◆ WHAT TO DO: Copy nothing but the text: reproduce each line of the listing exactly and leave the pictures out.

◆ DATA TO PROCESS:
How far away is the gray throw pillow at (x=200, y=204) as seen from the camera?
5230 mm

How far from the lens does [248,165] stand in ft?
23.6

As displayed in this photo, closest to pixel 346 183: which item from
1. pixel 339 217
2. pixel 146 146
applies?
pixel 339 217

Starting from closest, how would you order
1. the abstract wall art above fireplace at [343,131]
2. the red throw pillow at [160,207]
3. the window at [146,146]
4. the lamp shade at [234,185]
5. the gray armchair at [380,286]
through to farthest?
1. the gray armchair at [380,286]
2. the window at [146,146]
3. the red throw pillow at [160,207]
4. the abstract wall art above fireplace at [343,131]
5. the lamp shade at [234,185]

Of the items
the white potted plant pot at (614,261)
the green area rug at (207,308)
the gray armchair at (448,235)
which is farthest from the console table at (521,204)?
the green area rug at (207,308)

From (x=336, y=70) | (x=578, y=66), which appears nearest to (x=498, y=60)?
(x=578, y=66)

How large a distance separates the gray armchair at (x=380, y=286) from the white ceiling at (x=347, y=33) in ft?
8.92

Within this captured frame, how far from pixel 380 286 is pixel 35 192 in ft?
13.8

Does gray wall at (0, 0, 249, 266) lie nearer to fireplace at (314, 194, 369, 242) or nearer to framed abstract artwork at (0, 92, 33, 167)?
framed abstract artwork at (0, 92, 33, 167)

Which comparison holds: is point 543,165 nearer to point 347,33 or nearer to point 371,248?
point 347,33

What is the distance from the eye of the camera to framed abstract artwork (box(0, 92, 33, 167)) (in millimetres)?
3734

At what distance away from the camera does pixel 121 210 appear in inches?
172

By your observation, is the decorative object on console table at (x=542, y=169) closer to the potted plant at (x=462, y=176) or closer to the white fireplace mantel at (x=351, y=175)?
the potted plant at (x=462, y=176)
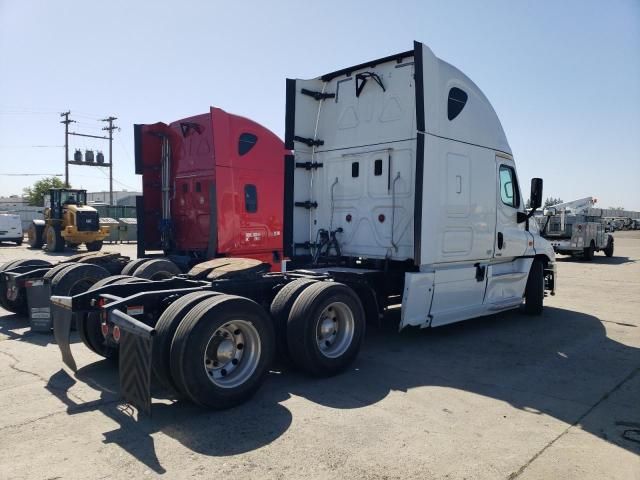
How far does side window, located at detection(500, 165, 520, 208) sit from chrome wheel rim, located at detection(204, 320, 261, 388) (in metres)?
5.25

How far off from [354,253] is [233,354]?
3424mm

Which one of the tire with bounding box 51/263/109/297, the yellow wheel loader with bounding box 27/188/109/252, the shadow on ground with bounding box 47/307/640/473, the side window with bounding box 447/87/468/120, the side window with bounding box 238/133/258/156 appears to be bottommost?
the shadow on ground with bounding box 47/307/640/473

◆ FINISHED EXERCISE:
How far away is the gray throw pillow at (x=200, y=204) as seen from the camera?
5230 mm

How far from the lens does [248,165] stand in ft?
23.6

As displayed in this photo, closest to pixel 346 183: which item from
1. pixel 339 217
2. pixel 146 146
applies?
pixel 339 217

Starting from closest, how would you order
1. the abstract wall art above fireplace at [343,131]
2. the red throw pillow at [160,207]
3. the window at [146,146]
4. the lamp shade at [234,185]
5. the gray armchair at [380,286]
through to farthest?
1. the gray armchair at [380,286]
2. the window at [146,146]
3. the red throw pillow at [160,207]
4. the abstract wall art above fireplace at [343,131]
5. the lamp shade at [234,185]

Of the items
the white potted plant pot at (614,261)
the green area rug at (207,308)
the gray armchair at (448,235)
which is farthest from the console table at (521,204)?
the green area rug at (207,308)

From (x=336, y=70) | (x=578, y=66), which appears nearest to (x=498, y=60)?
(x=578, y=66)

How large a distance separates the gray armchair at (x=380, y=286) from the white ceiling at (x=347, y=33) in ft?
8.92

Within this captured frame, how far from pixel 380 286 is pixel 35 192 in ft?
13.8

Does gray wall at (0, 0, 249, 266) lie nearer to fireplace at (314, 194, 369, 242) or nearer to framed abstract artwork at (0, 92, 33, 167)?
framed abstract artwork at (0, 92, 33, 167)

Which comparison holds: is point 543,165 nearer to point 347,33 or nearer to point 371,248?
point 347,33

What is the distance from the eye of the camera to framed abstract artwork (box(0, 92, 33, 167)) (in millimetres)?
3734

At what distance away from the camera does pixel 121 210 appear in inches?
172

By your observation, is the decorative object on console table at (x=542, y=169) closer to the potted plant at (x=462, y=176) or closer to the white fireplace mantel at (x=351, y=175)?
the potted plant at (x=462, y=176)
How far does side window, located at detection(500, 165, 520, 208) sit from chrome wheel rim, located at detection(204, 320, 261, 388) (in metres)?
5.25

How far off from [354,253] is [233,354]?
3424mm

Which one of the tire with bounding box 51/263/109/297, the yellow wheel loader with bounding box 27/188/109/252, the shadow on ground with bounding box 47/307/640/473, the side window with bounding box 447/87/468/120, the side window with bounding box 238/133/258/156 appears to be bottommost?
the shadow on ground with bounding box 47/307/640/473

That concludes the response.